## GOAL 1
According to the zoo text, how long did the writer stay on the first visit to the Arabian Wildlife Centre?
## GOAL 2
In the zoo text, take the part that opens with the words "This place is" and closes with "my ZooNews Digest.", and write it out again with "honored guest" substituted for "invited guest".

## SUPPLIED TEXT
--------------------

I see it as it really is.
Many peoples GOOD zoos would not make it into my bottom 5.
My Best Zoo in the World
Okay, I admit it. I have only visited the USA once for one day. There I visited the Seminole Indian Village and Zoo in Fort Lauderdale. It was really time constraints and whereas I could have gone to Miami I wanted to go somewhere nobody else had. It was a very poor zoo and I still haven't met anyone else who has been there. The point is there may be many excellent zoos in the States and elsewhere that I have never visited and will never be able to afford to do so but the zoo which ticked all the right boxes for me was:
The Arabian Wildlife Centre (Sharjah's Desert Park) in Sharjah, United Arab Emirates. There is not actually a website of any use, at present, for this excellent collection, but its closely associated Breeding Centre for Endangered Arabian Wildlife is, sadly that needs a bit of work too.
This place is special. My first visit was as an invited guest. I stopped a week and was really impressed. A year later I was asked to 'fill in' a vacant position for a few months and only became more pleased with the way the place was laid out, the staff expertise, caring and professionalism.
Normally when one works in a place one discovers little flaws and problems. I did, but they were minor, so minor they do not deserve a mention.
Notes on my First Visit
I include below some notes on my first visit to Sharjah which I have extracted and quote from my ZooNews Digest.
"To the Sharjah Breeding Centre for Endangered Arabian Wildlife. http://www.breedingcentresharjah.com A quick look round before having a shower to refresh myself. They have been kind enough to accommodate me for a while. I have my own cabin in the grounds. Whereas it lacks the pampering of the Intercontinental and much more besides. In a way I prefer it here. I have a bedroom/living room, bathroom.... the evening exchanging stories. And so to bed. Home is where I hang my hat. Tonight it is Sharjah.
Thursday 8th September : I spent the first part of the morning wandering around the off show breeding exhibits. I have always had a special interest in Arabian fauna so this collection is to me, my Mecca, my place of pilgrimage. It is extremely heartening to see the work being done. I used to lose sleep worrying about the demise of Arabian wildlife. The off show exhibits are of an apparently ideal multipurpose design and house a variety of species. They are sturdily and safely constructed being most suitable for the climate using barasti effectively together with modern materials. Being off show they are functional rather than appealing but are nonetheless quite attractive. One major plus is that they lack the breakback type doors architects and zoo directors so often think a keeper needs. There are around 70 or so separate units, some that can be divided down into three. Space is a little short though, it being taken up with an overabundance of cheetahs."

--------------------

## Spatial relationship records
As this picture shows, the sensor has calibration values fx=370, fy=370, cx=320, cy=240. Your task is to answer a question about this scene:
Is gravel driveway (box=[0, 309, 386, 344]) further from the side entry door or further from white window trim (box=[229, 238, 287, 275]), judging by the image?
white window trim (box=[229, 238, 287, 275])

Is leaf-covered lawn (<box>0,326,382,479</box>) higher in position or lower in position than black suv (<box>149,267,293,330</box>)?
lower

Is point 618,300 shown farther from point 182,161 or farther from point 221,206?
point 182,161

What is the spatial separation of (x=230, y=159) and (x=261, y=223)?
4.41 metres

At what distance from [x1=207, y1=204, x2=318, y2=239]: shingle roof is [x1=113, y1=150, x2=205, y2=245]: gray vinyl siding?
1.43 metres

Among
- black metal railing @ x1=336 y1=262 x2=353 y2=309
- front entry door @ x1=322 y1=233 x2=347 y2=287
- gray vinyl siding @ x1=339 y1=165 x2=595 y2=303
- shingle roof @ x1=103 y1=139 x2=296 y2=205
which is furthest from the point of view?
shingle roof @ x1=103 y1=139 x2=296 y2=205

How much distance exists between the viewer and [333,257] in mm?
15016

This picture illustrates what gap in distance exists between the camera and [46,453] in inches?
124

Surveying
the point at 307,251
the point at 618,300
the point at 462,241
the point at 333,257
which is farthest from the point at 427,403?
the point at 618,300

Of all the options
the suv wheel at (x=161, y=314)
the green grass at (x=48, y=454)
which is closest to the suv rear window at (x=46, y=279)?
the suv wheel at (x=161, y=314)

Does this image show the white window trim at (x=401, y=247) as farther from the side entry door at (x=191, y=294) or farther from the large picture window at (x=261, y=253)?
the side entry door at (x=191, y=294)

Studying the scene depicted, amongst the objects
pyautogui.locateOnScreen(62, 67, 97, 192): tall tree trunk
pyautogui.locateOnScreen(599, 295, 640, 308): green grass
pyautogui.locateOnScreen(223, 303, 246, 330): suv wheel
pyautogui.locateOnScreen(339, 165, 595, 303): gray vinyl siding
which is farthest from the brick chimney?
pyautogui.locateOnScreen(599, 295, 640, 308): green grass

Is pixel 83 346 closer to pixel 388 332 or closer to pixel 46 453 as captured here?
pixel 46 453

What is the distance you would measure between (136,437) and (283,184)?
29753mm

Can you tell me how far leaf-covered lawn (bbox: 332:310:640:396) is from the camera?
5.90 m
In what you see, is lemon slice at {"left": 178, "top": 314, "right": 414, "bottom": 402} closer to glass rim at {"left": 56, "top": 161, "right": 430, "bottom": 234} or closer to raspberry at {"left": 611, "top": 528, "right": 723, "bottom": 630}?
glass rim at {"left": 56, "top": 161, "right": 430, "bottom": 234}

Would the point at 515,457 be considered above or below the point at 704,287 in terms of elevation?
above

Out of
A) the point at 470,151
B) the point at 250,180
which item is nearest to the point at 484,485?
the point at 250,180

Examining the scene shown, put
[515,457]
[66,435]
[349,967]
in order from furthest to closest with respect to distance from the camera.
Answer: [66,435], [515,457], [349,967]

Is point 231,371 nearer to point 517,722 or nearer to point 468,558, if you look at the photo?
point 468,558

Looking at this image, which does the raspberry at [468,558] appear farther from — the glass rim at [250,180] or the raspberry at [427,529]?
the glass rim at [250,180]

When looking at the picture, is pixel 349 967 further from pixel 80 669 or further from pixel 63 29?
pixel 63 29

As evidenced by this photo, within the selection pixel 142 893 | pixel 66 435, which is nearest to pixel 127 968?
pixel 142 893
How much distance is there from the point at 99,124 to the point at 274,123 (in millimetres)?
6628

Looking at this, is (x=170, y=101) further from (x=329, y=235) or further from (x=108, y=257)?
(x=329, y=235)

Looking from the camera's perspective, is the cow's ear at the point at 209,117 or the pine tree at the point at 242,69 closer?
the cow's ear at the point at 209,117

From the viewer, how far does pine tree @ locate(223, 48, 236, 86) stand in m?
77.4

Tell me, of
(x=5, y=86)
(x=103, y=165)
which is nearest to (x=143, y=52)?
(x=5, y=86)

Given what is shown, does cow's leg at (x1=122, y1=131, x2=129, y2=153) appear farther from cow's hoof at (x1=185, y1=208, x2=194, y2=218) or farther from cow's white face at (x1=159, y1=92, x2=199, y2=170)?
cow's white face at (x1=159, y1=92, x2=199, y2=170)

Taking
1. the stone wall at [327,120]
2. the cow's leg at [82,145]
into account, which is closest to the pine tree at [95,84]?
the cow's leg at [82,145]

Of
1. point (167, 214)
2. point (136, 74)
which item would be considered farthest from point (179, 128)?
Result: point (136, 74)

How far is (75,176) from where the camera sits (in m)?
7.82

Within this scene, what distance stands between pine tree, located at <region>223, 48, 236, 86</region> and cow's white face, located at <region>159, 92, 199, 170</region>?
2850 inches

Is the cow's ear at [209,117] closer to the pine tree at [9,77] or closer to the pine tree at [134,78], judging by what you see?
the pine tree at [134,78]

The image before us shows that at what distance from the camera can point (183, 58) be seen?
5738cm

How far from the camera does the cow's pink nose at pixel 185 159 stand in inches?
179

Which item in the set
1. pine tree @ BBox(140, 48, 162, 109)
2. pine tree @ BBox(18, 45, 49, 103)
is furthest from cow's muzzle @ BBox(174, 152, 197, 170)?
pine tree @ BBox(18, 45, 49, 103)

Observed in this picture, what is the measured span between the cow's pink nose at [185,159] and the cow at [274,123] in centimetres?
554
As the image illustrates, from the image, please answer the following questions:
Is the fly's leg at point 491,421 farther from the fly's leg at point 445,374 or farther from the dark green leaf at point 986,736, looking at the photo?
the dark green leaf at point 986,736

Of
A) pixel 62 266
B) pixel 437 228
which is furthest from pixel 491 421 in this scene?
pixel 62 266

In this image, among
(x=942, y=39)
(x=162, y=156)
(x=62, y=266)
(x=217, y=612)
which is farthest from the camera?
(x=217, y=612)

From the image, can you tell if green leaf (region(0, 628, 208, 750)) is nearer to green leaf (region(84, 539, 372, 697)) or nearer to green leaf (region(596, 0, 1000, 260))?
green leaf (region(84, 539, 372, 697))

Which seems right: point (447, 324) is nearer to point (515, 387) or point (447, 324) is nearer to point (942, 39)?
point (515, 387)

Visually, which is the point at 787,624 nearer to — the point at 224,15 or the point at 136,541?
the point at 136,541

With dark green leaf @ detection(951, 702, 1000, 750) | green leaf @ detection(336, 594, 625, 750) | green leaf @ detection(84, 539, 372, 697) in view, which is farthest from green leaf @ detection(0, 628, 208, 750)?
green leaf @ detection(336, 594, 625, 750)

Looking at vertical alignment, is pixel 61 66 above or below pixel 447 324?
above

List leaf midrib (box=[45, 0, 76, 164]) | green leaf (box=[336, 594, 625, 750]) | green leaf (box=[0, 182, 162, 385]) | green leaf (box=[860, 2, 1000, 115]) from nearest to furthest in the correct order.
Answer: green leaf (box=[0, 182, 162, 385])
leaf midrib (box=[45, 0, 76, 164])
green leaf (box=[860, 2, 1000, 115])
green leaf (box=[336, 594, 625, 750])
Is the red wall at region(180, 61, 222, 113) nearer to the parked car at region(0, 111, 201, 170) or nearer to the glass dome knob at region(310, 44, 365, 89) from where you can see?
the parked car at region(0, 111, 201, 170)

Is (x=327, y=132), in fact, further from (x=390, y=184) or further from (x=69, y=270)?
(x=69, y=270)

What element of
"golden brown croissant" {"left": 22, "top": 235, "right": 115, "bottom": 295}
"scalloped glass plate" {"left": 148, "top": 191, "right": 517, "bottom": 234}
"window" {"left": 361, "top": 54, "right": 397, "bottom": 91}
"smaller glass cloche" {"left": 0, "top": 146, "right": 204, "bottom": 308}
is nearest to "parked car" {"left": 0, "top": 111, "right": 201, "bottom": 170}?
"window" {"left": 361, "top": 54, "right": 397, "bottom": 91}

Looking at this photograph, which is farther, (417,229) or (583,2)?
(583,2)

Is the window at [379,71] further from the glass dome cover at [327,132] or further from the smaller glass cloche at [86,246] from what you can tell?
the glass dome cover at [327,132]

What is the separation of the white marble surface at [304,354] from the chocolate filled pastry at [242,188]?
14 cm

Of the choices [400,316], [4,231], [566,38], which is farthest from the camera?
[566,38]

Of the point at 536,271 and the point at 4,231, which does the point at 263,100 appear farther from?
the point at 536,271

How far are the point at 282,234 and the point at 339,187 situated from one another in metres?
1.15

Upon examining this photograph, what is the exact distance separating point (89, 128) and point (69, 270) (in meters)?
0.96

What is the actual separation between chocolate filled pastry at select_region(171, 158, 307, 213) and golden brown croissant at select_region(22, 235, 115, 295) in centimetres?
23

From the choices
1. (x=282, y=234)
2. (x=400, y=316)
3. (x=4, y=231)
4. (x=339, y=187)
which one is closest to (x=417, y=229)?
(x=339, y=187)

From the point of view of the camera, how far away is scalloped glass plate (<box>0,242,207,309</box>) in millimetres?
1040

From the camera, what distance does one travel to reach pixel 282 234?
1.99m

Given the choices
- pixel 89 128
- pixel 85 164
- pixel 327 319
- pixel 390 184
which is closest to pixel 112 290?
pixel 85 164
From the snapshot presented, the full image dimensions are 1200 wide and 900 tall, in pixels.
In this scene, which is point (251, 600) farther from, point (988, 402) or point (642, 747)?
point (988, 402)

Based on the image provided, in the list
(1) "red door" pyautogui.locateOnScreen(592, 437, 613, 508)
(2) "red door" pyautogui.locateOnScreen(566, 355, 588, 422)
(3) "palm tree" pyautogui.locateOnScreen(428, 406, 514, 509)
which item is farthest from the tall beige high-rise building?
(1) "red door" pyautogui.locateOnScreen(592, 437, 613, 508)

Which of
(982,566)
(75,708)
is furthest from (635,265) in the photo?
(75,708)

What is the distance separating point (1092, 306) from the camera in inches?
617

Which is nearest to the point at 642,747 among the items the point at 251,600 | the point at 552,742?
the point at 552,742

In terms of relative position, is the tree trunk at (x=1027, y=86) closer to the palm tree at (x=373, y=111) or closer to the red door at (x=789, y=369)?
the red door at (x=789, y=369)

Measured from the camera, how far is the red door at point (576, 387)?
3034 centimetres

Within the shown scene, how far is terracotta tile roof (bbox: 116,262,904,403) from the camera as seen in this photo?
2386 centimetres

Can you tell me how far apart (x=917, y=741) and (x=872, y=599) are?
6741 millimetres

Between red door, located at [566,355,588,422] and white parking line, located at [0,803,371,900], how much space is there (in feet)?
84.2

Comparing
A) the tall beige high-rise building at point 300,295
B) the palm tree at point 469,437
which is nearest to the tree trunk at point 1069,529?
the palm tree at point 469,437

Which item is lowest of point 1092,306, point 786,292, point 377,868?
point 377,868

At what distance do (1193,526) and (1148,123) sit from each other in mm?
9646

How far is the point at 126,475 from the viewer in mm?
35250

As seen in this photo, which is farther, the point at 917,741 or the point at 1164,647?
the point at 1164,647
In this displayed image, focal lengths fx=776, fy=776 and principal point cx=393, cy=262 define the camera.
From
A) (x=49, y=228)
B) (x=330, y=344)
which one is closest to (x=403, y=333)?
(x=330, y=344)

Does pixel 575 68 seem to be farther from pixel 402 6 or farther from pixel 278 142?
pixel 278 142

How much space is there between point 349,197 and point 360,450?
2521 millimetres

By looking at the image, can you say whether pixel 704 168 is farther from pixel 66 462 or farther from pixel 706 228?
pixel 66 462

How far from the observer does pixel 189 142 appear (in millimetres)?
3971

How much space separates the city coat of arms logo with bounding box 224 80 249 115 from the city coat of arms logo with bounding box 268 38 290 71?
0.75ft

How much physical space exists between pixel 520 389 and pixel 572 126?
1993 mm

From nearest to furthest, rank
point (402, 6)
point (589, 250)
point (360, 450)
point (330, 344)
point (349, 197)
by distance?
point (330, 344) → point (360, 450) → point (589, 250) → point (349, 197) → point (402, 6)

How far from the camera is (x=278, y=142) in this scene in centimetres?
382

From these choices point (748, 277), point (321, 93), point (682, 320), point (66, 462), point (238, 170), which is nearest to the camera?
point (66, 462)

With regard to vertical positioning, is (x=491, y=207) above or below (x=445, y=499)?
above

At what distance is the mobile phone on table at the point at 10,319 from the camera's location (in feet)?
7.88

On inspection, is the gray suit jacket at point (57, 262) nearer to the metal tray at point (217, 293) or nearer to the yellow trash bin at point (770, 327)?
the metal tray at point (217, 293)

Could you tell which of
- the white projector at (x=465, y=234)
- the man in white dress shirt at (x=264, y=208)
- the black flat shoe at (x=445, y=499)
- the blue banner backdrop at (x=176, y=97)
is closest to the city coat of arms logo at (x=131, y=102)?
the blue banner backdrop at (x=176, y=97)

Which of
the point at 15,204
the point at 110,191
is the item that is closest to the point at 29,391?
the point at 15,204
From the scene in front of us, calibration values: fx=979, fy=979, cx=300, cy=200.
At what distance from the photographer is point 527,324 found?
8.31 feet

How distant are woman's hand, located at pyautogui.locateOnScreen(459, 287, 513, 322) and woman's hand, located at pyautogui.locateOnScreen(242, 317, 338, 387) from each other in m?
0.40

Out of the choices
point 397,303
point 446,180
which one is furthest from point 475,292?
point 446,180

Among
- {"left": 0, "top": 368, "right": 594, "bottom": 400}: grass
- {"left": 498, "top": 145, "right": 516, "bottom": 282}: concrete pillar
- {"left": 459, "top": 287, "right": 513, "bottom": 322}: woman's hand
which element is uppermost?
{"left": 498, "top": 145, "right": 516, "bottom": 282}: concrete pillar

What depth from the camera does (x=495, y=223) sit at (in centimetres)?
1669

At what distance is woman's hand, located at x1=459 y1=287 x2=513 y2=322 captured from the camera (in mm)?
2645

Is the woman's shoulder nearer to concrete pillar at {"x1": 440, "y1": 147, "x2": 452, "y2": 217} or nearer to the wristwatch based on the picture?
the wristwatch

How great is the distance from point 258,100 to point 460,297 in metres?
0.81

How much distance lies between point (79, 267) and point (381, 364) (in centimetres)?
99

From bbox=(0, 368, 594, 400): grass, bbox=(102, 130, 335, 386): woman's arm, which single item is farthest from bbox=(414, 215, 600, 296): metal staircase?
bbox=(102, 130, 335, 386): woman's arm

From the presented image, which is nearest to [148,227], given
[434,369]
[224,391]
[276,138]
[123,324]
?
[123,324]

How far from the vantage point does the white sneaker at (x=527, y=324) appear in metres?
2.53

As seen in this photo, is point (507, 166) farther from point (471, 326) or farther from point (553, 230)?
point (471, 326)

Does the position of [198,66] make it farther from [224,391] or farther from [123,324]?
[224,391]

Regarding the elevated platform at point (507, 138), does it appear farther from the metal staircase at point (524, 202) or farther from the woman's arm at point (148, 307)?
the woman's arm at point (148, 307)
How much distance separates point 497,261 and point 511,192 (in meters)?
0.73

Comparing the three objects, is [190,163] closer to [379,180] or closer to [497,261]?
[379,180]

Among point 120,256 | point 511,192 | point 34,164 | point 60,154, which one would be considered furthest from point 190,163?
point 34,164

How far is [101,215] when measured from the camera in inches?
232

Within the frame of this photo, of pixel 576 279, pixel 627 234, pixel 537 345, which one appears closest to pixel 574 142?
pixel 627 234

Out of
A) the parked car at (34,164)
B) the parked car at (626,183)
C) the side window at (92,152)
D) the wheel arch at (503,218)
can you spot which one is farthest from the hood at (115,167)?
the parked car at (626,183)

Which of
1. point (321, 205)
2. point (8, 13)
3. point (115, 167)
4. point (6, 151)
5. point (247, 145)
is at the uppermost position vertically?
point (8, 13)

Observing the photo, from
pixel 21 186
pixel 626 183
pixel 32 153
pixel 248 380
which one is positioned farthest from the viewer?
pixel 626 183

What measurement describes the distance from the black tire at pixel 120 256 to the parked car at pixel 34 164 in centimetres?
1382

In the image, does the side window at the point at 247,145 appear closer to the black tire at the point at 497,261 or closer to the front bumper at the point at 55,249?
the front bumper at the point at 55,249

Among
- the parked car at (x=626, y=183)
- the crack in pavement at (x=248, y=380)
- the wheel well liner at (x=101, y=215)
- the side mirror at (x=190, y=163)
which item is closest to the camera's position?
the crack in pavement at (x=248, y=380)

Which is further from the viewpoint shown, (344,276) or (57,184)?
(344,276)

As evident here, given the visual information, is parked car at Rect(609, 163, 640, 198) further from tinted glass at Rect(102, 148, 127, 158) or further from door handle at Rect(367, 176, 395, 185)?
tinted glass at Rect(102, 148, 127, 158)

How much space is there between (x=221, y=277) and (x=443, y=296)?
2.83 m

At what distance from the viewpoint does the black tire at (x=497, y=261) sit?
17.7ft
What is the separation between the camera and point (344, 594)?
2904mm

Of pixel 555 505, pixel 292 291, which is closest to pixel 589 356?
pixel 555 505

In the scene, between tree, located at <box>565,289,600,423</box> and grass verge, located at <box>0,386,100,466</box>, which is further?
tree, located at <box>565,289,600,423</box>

--------------------

## TASK RESPONSE 1
A week.

## TASK RESPONSE 2
This place is special. My first visit was as an honored guest. I stopped a week and was really impressed. A year later I was asked to 'fill in' a vacant position for a few months and only became more pleased with the way the place was laid out, the staff expertise, caring and professionalism.
Normally when one works in a place one discovers little flaws and problems. I did, but they were minor, so minor they do not deserve a mention.
Notes on my First Visit
I include below some notes on my first visit to Sharjah which I have extracted and quote from my ZooNews Digest.